L’auto elettrica è diventata una moda, spesso associata ad un nuovo concetto di mobilità, interconnessa, digitale e condivisa; le case automobilistiche si stanno avviando ad immettere le proprie auto elettriche sul mercato, sia per motivi legati ai limiti di emissioni, sia perché ormai è diventata quasi una necessità nei confronti degli stakeholder.

Ma, ovviamente, al di là della minore complessità del motore elettrico rispetto alla controparte endotermica, la filiera dell’auto rimane sempre la stessa. Ed è dannatamente complicata, oltre a richiedere ingenti investimenti a fronte di marginalità ridotte.

Ci è cascata addirittura anche la Apple, che avrebbe voluto realizzare la propria elettrica, salvo poi cambiare idea per via degli ingenti costi di sviluppo, ripiegando sullo sviluppo di un sistema di guida automatizzata.

Quella di James Dyson, padre-padrone dell’azienda inglese che produce aspirapolveri, è un’avventura del tutto simile a quella della Apple. Infatti, nonostante tutte le buone intenzioni e il massiccio intervento di pianificazione, la Dyson ha deciso di abbandonare il sogno di produrre la propria auto elettrica chiudendo la divisione automotive. Il motivo? Chiaramente gli eccessivi costi di sviluppo.

Eppure la Dyson stava facendo le cose davvero in grande e dopo aver annunciato la volontà dl produrre una propria auto elettrica, nel 2017, aveva stanziato un budget di 2,2 miliardi di euro, cifra che doveva essere utilizzata per l’ingegnerizzazione di un modello entro il 2020.

Inoltre James Dyson aveva creato un team di 500 ingegneri capeggiati dall’ex dirigente di BMW e Infiniti, Roland Krueger. Infine, con l’obiettivo di avere un maggiore controllo su tutta la catena di fornitori, oltre che per la vicinanza al maggiore mercato dell’auto elettrica, la compagnia inglese aveva spostato la sede a Singapore.

Stando ai disegni trapelati la scorsa estate, l’auto elettrica della Dyson doveva essere una sorta di suv-crossover di lusso dalle inedite proporzioni e, al posto della classica batteria agli ioni di litio, doveva essere alimentata da un accumulatore allo stato solido (tipologia di batteria oggi ancora in fase di sperimentazione).

Purtroppo l’investimento della Dyson e il suo know-how nelle batterie non è bastato per portare a termine il suo avveniristico progetto.
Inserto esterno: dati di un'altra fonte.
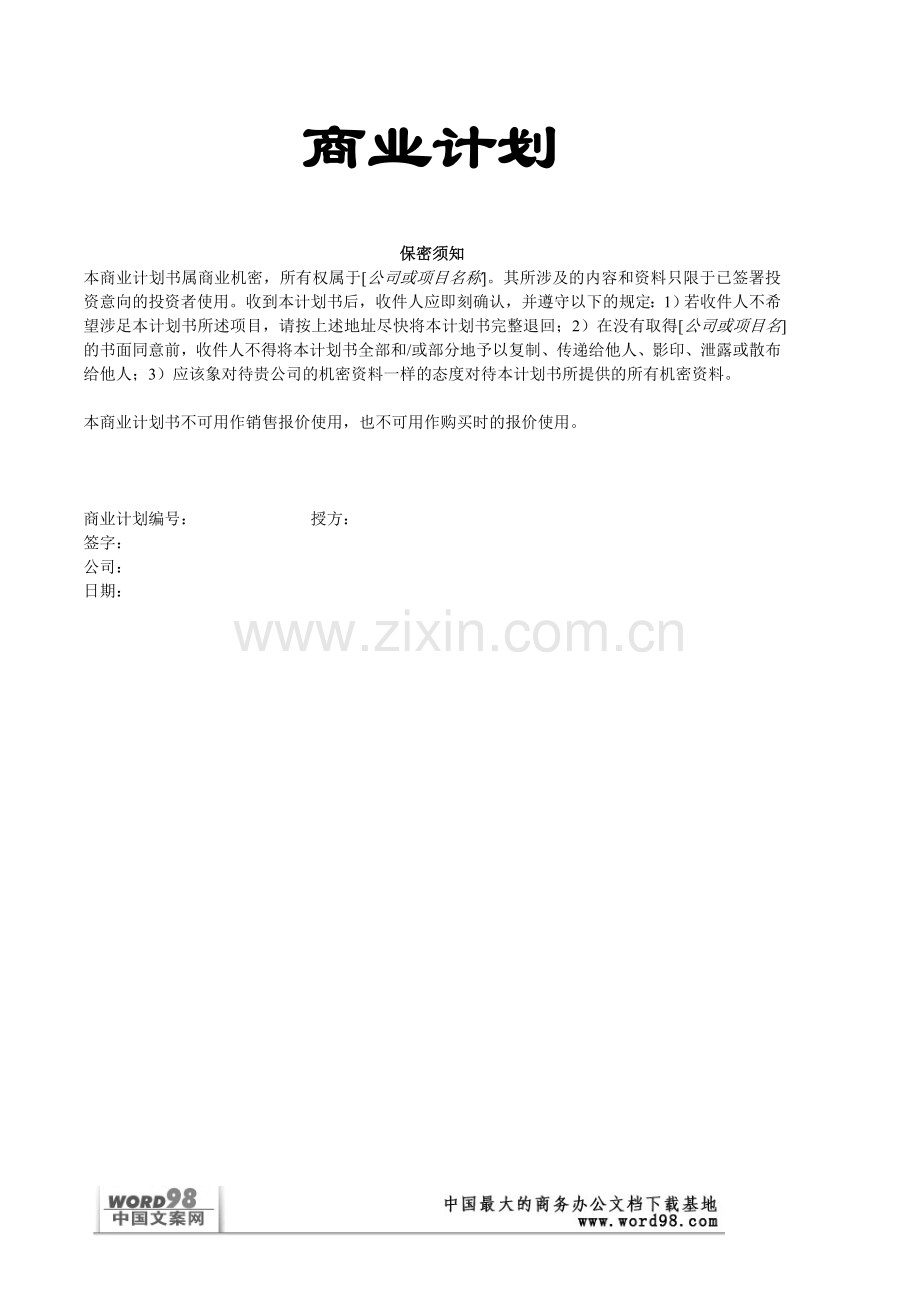 商业计划

保密须知

本商业计划书属商业机密，所有权属于[公司或项目名称]。其所涉及的内容和资料只限于已签署投资意向的投资者使用。收到本计划书后，收件人应即刻确认，并遵守以下的规定：1）若收件人不希望涉足本计划书所述项目，请按上述地址尽快将本计划书完整退回；2）在没有取得[公司或项目名]的书面同意前，收件人不得将本计划书全部和/或部分地予以复制、传递给他人、影印、泄露或散布给他人；3）应该象对待贵公司的机密资料一样的态度对待本计划书所提供的所有机密资料。

本商业计划书不可用作销售报价使用，也不可用作购买时的报价使用。

商业计划编号： 授方：
签字：
公司：
日期：

www.zixin.com.cn

WORD98
中国文案网

中国最大的商务办公文档下载基地
www.word98.com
D’altronde, tanto per fare un paragone, il gruppo Volkswagen per la sua transizione verso l’auto elettrica ha messo in campo una spaventosa potenza di fuoco, utilizzando le varie joint venture in Cina e sfruttando le sinergie tra i suoi brand, e mettendo sul piatto un investimento di oltre 80 miliardi di dollari.

Tanto per citare un altro esempio di “nuove” case automobilistiche che hanno tentato la loro avventura nel settore dell’elettrico, la stessa Nio, la compagnia americana con capitali cinesi, sta incontrando grosse difficoltà economiche ed è arrivata a licenziare un quinto della sua forza lavoro. Oppure la Faraday Future, inizialmente soprannominata la “Tesla cinese”, che è stata perennemente sull’orlo del fallimento.

Senza dimenticare le difficoltà economiche della Tesla che, pur raggiungendo dei record di produzione con la berlina Model 3, presenta delle trimestrali quasi sempre in rosso.

Produrre auto rimane tutt’altro che un gioco e le aziende che decidono di investirci devono mettere in conto maxi investimenti iniziali e un ritorno economico che, se confrontato a quello dell’elettrica di consumo, è decisamente marginale.